By the time high school rolls around it's reached a feverish pitch. College decisions loom. After college the decisions get weightier. Graduate work, a job in your field of study, good pay, relocation packages and advancement opportunities. Don't let them see you sweat though. It doesn't look good and it clearly indicates a wobbly success trajectory. Fearful? Down a notch. Anxious? Two notches. Questioning? Off the rails. Your response? Naturally, get back on track. Stiff upper lip. Remember - failure is not an option!

You can't help but recount all those moments along the way where this scenario has played itself out. I remember vividly the day I received a big promotion. More money. More responsibility. More staff. I actually felt sick to my stomach. Sure I was excited, but nervous at the same time. However, I never let on. How could I? So, I set out to succeed.

For some, the knowledge of failure has been simmering just below the surface for a while. Tragedy, suffering and despair came at an early age. Loss of a parent, sexual, physical or mental abuse, poverty or drugs and alcohol were part of their story and the failure was front and center.

For these folks the need to cover up was even more intense. Pretense became a way of life. A way to survive. Buried under shame and regret they would do anything to perpetuate the image of success.

Interestingly, this actually works...temporarily.

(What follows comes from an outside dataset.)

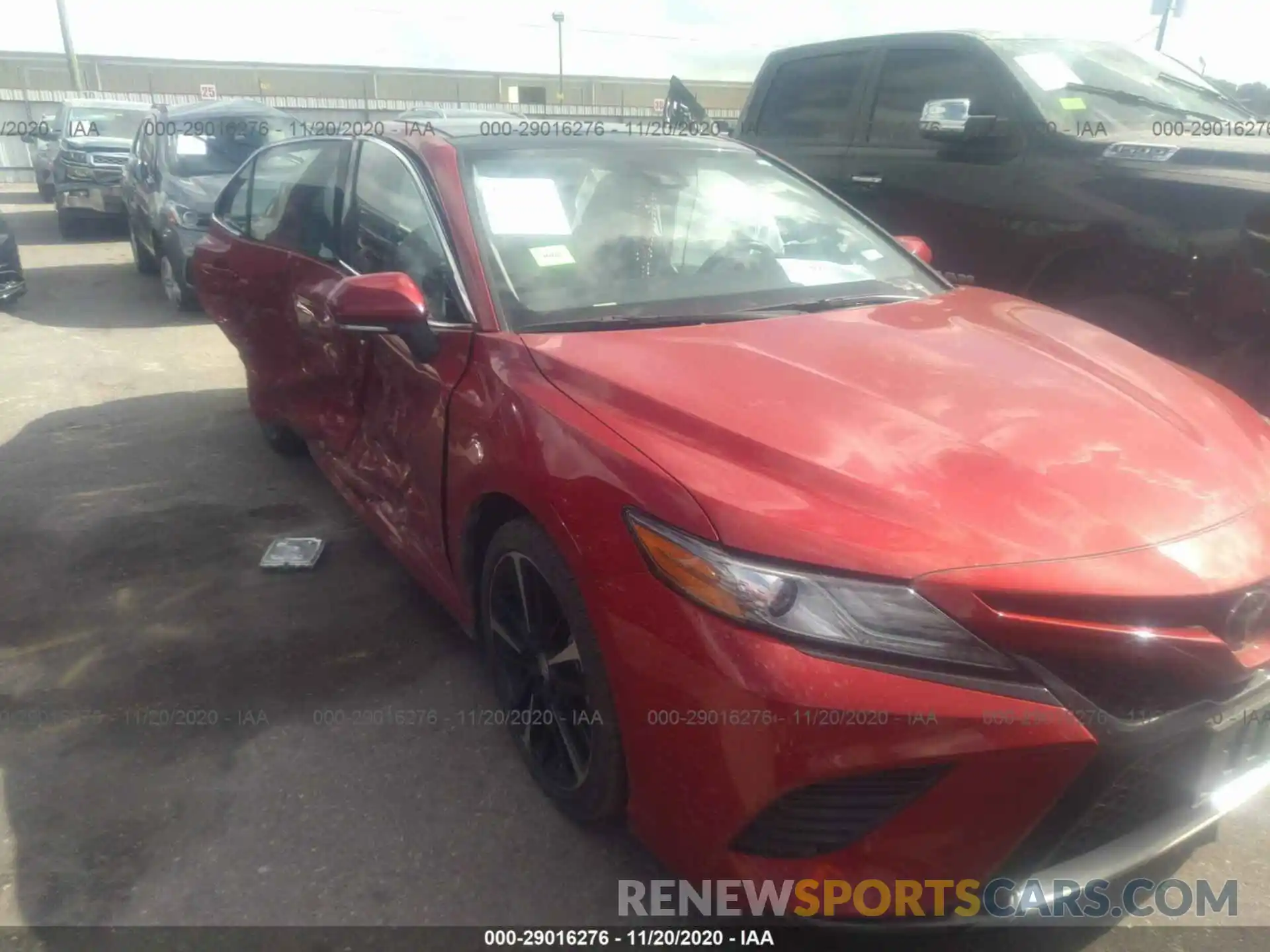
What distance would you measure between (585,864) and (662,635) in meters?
0.83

You can pull yourself together and put your best foot forward. You can rally because the show must go on. However, at some point the curtain drops. The lights fade. Then what? Now what are your options? If we are conditioned to believe that failure is not an option, where can we turn when the gig is up? When the beans spill? When the crash and burn comes?

If failure is not an option and you've failed, what's next?

The Relief of the Gospel

The truth is, failure is your only option.

The world says you can't fail, it's not an option, but the Bible confesses we all fail, it's our only option.

The Ten Commandments, The Beatitudes, The Sermon on the Mount - all the commands and demands in the Bible should make us fall on our knees.

When we look at the perfection of God, when we consider his standard, we all with a gasping breath should chime in with the tax collector who "while standing far off, would not even lift up his eyes to heaven, but beat his breast, saying, ‘God, be merciful to me, a sinner!’"

It is not a resignation to a life of dreary last places, it is a recognition of the Life that came in first, for you and for me. Christ came. He became last that you would be first.

It is of great relief to know that striving can cease. That pretense can end. That truth can come out. It is a great burden lifted when you realize it is OK to be honest about who you are, and, it is a great peace that comes when you by faith receive the rest God promised. Jesus didn't come to give you a boost so you can be on your failure is not an option way. Jesus came to raise your body from the death it's been bound by so you can be on your way to freedom. It is his perfection you live in which gives you the ability to let go. Admit you're a hot mess and move on, all the while pointing to Him as the reason you are free from needing to pretend you have it all together.

If you are struggling to believe this good news, or, if you cannot imagine how a perfect God could love a failure, adulterer, rebel like you - take a moment to read about Paul. He writes in the first chapter of 1 Timothy:

Though formerly I was a blasphemer, persecutor, and insolent opponent. But I received mercy because I had acted ignorantly in unbelief, and the grace of our Lord overflowed for me with the faith and love that are in Christ Jesus. The saying is trustworthy and deserving of full acceptance, that Christ Jesus came into the world to save sinners, of whom I am the foremost. But I received mercy for this reason, that in me, as the foremost, Jesus Christ might display his perfect patience as an example to those who were to believe in him for eternal life. 1 Tim 1:13-16

Failure gives us an opportunity to point to Jesus, the One who on our behalf never fails, who always gets it right.